Several critics have pointed out the film's resonances with the work of Margaret Tait; as Mark Kermode of The Guardian writes, "There are also clear traces of the films of Margaret Tait in Wells's craft, specifically Blue Black Permanent (1992), which seems to have served as a tonal reference (a volume of Tait's writings is prominently displayed on screen)." In an interview, Wells acknowledged Tait's impact on her, particularly Blue Black Permanent, saying, "It's a special film and it relates in many ways to what I was doing". A copy of Tait's Poems, Stories and Writings lies between a tai chi manual and a self-help book in Calum's pile of holiday readings. Pat Brown of Slant Magazine called the film's "Under Pressure" sequence one of the best movie scenes of 2022, saying that it "brings to the surface what was kept simmering throughout: the searing pain of loss that's led Sophie to reflect on the past."

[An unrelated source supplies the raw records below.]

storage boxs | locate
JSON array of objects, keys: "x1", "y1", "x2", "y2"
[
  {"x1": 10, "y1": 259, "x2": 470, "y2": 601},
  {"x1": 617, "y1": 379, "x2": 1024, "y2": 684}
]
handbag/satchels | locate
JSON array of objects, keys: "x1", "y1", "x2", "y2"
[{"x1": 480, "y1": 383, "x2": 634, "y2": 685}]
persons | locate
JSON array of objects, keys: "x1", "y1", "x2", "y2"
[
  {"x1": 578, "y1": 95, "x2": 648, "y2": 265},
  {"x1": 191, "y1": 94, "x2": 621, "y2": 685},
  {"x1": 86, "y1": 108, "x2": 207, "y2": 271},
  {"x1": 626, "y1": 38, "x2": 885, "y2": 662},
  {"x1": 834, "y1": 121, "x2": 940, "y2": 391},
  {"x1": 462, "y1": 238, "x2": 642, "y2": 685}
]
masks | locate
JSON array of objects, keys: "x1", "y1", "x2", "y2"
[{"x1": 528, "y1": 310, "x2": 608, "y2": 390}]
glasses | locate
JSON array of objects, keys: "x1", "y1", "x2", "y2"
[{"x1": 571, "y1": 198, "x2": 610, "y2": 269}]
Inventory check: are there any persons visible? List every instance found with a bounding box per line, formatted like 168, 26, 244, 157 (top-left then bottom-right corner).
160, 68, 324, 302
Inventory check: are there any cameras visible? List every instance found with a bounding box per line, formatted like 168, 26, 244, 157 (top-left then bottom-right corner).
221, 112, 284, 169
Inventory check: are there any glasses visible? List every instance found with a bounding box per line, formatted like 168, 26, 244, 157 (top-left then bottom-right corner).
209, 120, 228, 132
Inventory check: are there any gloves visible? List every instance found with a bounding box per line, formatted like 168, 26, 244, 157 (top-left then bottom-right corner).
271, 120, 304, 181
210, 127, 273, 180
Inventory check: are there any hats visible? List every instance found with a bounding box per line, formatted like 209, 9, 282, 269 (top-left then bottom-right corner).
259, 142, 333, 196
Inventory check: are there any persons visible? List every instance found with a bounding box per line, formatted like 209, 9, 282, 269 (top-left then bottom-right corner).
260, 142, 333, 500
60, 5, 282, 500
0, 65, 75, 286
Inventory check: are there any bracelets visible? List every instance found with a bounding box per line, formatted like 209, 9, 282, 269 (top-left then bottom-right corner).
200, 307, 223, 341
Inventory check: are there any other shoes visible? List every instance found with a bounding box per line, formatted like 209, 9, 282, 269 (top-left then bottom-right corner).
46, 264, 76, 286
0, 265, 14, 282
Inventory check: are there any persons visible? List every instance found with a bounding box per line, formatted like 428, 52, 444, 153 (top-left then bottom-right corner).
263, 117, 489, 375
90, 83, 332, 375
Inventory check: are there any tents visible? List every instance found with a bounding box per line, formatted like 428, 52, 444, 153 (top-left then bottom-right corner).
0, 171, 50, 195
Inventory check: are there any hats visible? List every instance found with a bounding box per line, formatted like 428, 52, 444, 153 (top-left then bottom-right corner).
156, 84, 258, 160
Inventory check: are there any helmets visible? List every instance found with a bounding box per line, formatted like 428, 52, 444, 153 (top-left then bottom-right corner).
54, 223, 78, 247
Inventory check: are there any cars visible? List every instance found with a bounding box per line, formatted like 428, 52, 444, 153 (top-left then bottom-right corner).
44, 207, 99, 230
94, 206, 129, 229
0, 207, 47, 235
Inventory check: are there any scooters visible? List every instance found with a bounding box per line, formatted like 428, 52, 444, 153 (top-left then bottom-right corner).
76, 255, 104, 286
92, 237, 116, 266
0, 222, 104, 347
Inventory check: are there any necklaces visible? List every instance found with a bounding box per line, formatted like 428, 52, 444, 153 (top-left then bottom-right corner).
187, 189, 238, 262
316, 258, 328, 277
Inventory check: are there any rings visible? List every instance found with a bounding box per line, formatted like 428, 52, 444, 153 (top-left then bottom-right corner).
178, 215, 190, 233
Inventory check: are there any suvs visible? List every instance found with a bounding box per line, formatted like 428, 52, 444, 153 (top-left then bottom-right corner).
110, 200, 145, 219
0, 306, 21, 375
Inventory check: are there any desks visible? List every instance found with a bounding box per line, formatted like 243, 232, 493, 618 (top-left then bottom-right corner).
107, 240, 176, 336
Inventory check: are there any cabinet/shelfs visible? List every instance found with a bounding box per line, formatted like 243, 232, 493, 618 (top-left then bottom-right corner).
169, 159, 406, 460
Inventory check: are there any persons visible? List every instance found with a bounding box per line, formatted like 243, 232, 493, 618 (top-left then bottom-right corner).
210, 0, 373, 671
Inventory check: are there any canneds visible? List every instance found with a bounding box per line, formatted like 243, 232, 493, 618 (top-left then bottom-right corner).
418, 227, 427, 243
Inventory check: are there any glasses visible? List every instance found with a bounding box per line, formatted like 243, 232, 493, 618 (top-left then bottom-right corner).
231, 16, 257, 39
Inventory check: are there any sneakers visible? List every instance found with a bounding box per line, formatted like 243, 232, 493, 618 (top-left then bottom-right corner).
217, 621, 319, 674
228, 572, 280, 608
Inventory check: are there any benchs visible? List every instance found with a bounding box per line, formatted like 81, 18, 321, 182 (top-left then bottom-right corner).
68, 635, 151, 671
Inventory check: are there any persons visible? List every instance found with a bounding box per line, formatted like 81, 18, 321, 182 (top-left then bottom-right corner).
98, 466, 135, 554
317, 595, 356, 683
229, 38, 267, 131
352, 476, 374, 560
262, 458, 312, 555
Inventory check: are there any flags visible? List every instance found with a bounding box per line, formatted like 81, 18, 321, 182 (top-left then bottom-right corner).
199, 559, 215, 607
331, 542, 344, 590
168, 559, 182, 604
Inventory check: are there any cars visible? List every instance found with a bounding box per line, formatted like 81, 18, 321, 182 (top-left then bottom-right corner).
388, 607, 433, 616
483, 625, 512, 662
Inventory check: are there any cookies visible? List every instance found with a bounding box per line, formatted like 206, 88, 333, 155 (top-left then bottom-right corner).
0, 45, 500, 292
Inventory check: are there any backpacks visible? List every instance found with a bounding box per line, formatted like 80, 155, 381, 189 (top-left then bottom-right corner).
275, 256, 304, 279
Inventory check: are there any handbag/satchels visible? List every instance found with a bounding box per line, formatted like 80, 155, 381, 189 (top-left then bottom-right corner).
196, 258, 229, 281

In 2024, Collider ranked the film sixth on its list of the "30 Best Movies of the 2020s (So Far)," with Jeremy Urquhart calling it "a film about growing up and reinterpreting who your parents are or were, as people, once you're old enough to see the world how they might've seen it when you were just a kid. Any descriptions of what Aftersun is about—or what emotions it inspires—ultimately undersell it. One really has to watch it and engage with it to feel and understand exactly what it's going for." Business Insider included it on its list of the "25 Best British Movies of the Last Ten Years". IndieWire ranked a line spoken by Sophie ("I think it’s nice that we share the same sky") 10th on its list of the "22 Best Movie Quotes of 2022". The site also ranked the film third on its list of "The 100 Best Movies of the 2020s (So Far)" in June 2025. In 2025, Aftersun ranked 78th on The New York Timess list of the "100 Best Movies of the 21st Century" and 35th on the "Readers' Choice" edition of the list.